• Set task:
Recast the items starting at the line containing "With respect to" and ending at the last line of the items as a numbered list, leaving out blank lines.

(Dataset rows)
········

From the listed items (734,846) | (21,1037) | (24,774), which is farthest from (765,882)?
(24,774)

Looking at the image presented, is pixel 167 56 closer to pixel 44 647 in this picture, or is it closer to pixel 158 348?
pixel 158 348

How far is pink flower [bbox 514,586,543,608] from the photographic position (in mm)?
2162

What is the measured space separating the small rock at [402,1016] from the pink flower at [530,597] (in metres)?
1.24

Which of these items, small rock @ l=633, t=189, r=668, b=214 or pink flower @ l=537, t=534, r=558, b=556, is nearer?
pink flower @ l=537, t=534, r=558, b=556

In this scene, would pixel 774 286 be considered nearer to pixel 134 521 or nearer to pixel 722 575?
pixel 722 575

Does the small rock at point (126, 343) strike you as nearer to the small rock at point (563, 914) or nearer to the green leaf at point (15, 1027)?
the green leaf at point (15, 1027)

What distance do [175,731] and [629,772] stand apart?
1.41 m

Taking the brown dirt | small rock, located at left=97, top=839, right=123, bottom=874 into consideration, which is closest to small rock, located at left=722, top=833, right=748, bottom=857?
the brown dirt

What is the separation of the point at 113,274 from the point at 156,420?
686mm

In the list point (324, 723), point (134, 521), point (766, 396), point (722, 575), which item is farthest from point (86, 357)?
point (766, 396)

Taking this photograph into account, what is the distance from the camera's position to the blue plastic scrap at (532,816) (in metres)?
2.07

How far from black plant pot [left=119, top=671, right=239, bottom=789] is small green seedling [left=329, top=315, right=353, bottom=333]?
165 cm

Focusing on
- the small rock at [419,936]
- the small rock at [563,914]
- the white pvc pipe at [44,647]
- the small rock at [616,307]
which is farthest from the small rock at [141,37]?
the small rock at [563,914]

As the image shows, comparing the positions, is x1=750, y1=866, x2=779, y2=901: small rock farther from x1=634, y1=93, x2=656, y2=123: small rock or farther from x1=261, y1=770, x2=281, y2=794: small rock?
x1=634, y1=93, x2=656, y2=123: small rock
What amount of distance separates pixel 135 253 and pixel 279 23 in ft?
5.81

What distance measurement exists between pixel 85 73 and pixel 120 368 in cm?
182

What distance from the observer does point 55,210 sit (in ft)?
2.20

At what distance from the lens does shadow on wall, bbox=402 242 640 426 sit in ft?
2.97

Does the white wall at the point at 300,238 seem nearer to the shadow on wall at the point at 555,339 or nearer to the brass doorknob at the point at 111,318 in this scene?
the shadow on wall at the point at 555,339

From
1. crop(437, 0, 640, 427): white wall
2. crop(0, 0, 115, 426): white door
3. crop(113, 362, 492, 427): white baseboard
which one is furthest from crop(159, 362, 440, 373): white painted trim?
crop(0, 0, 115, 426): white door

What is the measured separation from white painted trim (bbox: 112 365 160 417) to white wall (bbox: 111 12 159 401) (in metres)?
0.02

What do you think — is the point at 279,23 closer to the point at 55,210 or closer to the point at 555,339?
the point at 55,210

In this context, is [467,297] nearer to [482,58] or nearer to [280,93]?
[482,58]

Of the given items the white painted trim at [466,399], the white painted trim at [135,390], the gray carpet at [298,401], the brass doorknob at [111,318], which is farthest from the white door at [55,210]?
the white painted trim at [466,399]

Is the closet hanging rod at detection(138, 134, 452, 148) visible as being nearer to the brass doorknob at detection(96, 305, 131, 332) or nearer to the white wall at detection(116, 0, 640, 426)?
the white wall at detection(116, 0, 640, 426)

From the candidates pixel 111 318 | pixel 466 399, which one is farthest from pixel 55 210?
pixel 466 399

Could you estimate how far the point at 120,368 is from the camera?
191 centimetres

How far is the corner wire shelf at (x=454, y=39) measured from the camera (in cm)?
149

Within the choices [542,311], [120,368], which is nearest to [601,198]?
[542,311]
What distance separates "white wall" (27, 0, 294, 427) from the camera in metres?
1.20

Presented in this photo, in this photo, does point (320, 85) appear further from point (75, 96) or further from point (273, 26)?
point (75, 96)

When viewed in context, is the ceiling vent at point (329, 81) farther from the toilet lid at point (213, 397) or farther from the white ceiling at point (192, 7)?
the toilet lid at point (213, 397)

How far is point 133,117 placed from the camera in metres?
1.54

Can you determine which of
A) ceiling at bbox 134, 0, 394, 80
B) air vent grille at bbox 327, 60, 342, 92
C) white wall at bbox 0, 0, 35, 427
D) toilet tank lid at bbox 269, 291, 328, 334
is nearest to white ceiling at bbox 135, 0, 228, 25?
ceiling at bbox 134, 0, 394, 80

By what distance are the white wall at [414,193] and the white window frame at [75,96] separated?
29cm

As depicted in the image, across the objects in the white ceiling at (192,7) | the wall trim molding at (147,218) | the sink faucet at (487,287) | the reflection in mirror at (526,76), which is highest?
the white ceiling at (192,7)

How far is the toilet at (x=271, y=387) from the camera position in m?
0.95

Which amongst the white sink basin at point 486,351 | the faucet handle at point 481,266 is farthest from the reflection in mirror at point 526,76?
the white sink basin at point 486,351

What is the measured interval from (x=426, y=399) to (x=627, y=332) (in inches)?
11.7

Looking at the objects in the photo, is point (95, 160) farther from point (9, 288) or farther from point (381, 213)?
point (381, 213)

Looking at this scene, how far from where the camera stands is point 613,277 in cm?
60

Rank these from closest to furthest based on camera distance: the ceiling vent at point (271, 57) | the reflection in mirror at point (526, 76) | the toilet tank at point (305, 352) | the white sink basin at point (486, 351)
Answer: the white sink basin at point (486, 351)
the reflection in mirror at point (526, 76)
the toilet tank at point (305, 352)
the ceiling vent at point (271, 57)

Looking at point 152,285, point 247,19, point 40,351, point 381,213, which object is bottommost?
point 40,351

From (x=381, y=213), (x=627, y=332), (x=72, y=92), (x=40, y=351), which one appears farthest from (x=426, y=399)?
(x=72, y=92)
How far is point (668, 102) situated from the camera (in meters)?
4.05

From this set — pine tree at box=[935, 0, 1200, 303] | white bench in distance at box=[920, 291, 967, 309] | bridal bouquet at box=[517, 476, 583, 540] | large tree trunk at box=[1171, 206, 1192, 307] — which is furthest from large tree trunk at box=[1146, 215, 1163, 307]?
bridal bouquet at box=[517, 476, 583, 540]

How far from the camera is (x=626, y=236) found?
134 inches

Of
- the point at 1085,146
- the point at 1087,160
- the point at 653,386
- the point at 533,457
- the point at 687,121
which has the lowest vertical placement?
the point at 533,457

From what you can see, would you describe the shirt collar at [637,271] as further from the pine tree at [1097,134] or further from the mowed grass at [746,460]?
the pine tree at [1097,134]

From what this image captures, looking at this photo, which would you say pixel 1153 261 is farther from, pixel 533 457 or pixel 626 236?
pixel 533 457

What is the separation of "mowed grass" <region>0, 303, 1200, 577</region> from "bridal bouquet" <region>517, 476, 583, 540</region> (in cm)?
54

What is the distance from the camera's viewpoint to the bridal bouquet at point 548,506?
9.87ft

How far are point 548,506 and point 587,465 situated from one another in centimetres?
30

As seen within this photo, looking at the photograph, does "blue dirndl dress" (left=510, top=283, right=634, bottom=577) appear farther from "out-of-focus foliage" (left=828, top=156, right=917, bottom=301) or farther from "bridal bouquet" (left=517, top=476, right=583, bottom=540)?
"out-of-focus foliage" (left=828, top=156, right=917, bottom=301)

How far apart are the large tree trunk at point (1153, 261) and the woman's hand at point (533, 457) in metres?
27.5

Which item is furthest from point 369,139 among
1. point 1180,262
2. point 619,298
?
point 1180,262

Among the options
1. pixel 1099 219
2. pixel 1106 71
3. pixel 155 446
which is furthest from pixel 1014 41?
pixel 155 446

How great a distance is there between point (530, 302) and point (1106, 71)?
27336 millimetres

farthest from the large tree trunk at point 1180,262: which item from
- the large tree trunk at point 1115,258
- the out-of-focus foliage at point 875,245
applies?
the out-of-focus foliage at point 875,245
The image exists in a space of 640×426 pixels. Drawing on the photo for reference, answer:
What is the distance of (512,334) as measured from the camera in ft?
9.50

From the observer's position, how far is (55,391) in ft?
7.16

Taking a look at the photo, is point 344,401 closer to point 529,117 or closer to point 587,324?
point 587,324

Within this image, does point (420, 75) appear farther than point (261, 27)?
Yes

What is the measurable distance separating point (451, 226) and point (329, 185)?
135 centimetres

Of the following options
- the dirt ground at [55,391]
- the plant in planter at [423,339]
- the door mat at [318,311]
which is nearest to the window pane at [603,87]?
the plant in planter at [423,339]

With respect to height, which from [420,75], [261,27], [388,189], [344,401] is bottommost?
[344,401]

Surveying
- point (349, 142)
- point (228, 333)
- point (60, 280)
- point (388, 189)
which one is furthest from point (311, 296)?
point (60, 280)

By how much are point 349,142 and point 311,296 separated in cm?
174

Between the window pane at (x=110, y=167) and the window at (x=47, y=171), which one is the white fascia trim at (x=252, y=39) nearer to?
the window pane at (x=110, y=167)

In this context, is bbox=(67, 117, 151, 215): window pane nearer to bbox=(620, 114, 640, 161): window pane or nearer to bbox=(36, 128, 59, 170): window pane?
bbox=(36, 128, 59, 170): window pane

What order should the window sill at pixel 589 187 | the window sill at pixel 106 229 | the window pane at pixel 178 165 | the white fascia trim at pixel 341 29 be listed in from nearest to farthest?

········

• Completed exercise:
1. With respect to height, which from [420,75], [261,27], [388,189], [344,401] is bottommost?
2. [344,401]
3. Surveying
4. - point (349, 142)
5. - point (228, 333)
6. - point (60, 280)
7. - point (388, 189)
8. which one is furthest from point (311, 296)?
9. point (60, 280)
10. By how much are point 349,142 and point 311,296 separated in cm?
11. 174
12. Between the window pane at (x=110, y=167) and the window at (x=47, y=171), which one is the white fascia trim at (x=252, y=39) nearer to?
13. the window pane at (x=110, y=167)
14. In this context, is bbox=(67, 117, 151, 215): window pane nearer to bbox=(620, 114, 640, 161): window pane or nearer to bbox=(36, 128, 59, 170): window pane?
15. bbox=(36, 128, 59, 170): window pane
16. What order should the window sill at pixel 589 187 | the window sill at pixel 106 229 | the window pane at pixel 178 165 | the white fascia trim at pixel 341 29 be listed in from nearest to farthest?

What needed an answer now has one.